MQ2 Sensor and Fire Prevention

This project strives to help my aging grandparents. Age makes us forgetful enough to meddle with our routines and priorities. My grandparents seldom tend to leave the stove turned on without the flame being lit, and that could be a potential hazard. So I decided to address the issue with an Arduino project. Of course the credibility of the project could be questioned considering the finantial inputs involved, but its still better than nothing.

So this one involves a basic MQ2 methane and flamable gas sensor (questionably) calibrated to contextual environment and hardware values (RO and Load Resistance and the likes).
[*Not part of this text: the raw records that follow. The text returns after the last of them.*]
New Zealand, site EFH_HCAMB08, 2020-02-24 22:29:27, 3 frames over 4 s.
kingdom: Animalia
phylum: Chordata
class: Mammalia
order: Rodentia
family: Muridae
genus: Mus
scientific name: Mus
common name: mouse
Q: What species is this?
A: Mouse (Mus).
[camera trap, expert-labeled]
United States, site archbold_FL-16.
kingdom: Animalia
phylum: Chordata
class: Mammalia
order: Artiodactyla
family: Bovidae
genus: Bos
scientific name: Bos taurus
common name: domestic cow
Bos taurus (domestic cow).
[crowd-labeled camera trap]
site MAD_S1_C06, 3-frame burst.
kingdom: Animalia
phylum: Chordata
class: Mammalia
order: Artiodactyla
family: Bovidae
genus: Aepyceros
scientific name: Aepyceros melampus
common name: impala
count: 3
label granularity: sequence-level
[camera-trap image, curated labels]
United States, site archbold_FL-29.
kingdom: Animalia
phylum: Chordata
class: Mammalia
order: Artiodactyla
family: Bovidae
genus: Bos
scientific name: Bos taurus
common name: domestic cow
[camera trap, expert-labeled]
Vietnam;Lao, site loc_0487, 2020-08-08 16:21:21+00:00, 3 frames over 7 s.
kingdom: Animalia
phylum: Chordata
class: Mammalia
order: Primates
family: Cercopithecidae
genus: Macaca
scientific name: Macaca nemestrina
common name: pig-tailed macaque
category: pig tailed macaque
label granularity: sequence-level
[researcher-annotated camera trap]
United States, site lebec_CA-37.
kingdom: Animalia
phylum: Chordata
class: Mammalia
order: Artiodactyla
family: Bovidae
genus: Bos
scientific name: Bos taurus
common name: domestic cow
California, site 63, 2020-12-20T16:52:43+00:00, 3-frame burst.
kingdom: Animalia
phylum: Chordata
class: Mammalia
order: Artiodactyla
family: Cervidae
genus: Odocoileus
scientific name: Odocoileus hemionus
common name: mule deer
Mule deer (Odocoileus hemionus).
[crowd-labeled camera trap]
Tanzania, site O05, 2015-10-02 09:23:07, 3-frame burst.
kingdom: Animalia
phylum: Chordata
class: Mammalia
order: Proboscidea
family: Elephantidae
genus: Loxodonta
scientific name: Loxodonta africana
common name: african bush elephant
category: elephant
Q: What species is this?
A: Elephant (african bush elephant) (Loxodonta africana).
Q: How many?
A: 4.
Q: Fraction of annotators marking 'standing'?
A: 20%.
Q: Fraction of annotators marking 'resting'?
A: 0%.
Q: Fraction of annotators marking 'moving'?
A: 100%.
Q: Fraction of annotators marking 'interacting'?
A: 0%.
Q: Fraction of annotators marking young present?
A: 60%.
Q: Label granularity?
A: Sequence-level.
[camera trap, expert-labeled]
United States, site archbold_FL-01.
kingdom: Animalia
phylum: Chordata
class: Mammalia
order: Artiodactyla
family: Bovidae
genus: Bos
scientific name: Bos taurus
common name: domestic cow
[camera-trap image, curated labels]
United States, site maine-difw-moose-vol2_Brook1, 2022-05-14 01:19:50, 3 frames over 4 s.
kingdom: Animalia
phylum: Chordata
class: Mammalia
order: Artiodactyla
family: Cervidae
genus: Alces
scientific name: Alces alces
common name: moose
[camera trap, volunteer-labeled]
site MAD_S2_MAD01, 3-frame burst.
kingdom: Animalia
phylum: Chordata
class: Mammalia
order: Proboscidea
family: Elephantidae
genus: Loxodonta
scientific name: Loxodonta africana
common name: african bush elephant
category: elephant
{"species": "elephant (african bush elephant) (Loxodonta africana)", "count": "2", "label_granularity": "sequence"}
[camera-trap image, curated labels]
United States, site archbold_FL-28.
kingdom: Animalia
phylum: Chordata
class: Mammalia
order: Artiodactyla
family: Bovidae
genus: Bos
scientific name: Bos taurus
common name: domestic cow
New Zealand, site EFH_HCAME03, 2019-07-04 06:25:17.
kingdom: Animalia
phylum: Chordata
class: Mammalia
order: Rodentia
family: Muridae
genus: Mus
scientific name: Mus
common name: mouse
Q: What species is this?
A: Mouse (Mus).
The hardware involved is:

Arduino Mini Pro 5v/16Mhz
MQ2 Gas Sensor
SSD1306 OLED
DS18B20 Onewire Temperature Sensor
RTC DS3231
Relay 5v
Buzzer
Momentary Switches

Objective: To detect an unmediated escalation of flamable gases or rise in temperature and offer a warning combined with countermeasures (turn on the air ventilator?).

Setup:

+Arduino → 5v through Ground and Raw
+MQ2 → Connected at A0 of Arduino
+OLED → Shares the same 5v supply and data to A4 and A5
+DS18B20 → Pin 3
+RTC DS3231 → Pin A4 and A5
+Relay → Pin 7
+Buzzer (not yet implimented)
+Momentary Switch → Pin 6. The switch is intended to toggle between Auto/Manual control of air ventilator.

Issues:

  1. Momentary Switch: The switch is meant to offer an option to either automate the activation of air ventilator based upon either gas concentration or elevated temperatures (the rise in temperature is calculated with referenced with internal temperature sensor on RTC DS3231), or act as manual On/Off switch. So it will cycle through Auto>On>Off modes. But here lies the problem. A case based selection menu was implimented, but it seldom works. Sometimes the button push is detected, and ignored on other occaisions. And for some reasons, the button ceases to make a difference after 2-3 changes of mode. I sincerely need help here.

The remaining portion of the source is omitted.